───── GIVEN RECORDS

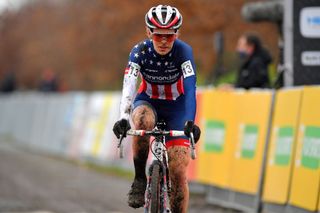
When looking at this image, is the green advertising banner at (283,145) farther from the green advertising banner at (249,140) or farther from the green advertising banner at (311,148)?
the green advertising banner at (249,140)

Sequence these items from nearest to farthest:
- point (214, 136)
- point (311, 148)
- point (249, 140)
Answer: point (311, 148) → point (249, 140) → point (214, 136)

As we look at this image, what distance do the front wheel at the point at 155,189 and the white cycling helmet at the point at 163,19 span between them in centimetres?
126

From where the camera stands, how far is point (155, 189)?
7.68 m

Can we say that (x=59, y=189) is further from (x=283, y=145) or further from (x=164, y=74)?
(x=164, y=74)

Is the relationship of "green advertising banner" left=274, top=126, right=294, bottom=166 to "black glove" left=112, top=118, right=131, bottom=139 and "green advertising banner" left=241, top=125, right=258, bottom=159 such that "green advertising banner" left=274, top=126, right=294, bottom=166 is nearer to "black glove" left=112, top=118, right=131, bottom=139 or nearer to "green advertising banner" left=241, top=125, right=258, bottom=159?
A: "green advertising banner" left=241, top=125, right=258, bottom=159

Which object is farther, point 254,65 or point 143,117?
point 254,65

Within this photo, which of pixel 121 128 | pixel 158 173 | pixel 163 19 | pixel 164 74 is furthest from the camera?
pixel 164 74

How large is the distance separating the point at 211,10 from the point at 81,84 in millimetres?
26690

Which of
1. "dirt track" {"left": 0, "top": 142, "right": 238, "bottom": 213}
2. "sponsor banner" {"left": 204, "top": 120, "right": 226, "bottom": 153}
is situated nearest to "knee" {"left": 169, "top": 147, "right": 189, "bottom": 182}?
"dirt track" {"left": 0, "top": 142, "right": 238, "bottom": 213}

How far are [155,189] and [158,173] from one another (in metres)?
0.18

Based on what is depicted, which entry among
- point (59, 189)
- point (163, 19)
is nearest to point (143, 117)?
point (163, 19)

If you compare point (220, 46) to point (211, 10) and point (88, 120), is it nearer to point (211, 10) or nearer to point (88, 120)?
point (211, 10)

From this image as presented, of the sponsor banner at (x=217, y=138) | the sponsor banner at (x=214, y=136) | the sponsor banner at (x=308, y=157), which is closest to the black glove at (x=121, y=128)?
the sponsor banner at (x=308, y=157)

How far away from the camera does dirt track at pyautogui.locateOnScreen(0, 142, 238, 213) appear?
12414 millimetres
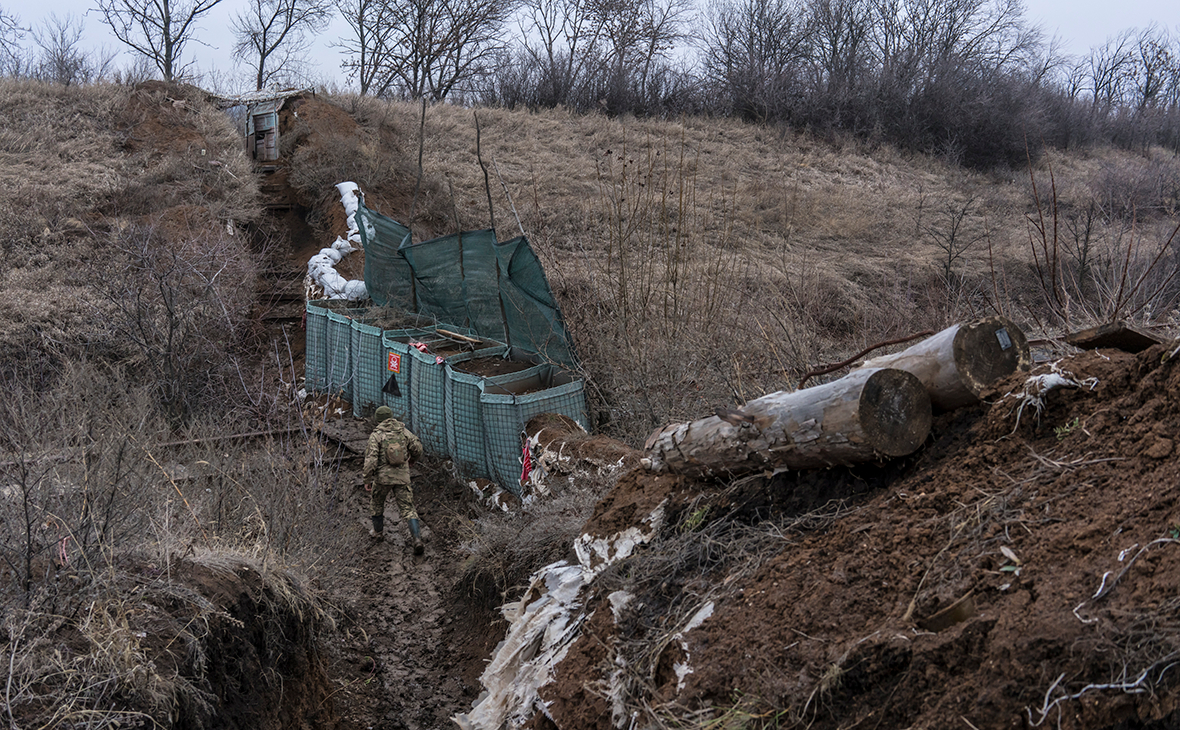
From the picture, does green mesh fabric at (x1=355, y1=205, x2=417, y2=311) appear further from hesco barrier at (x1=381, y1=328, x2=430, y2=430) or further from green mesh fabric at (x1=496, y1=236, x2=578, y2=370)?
green mesh fabric at (x1=496, y1=236, x2=578, y2=370)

──────────

OBJECTIVE:
Copy the entries word for word, starting at the very beginning and going through the line that contains "Answer: point (311, 148)". Leave the pictures out of your copy.

THE OUTPUT:
When looking at this image, is the green advertising banner at (283,145) farther from the green advertising banner at (249,140) or farther from the green advertising banner at (311,148)?
the green advertising banner at (249,140)

Sequence these items from nearest to farthest:
- point (214, 136)
- point (311, 148)
- point (249, 140)
Answer: point (311, 148) → point (249, 140) → point (214, 136)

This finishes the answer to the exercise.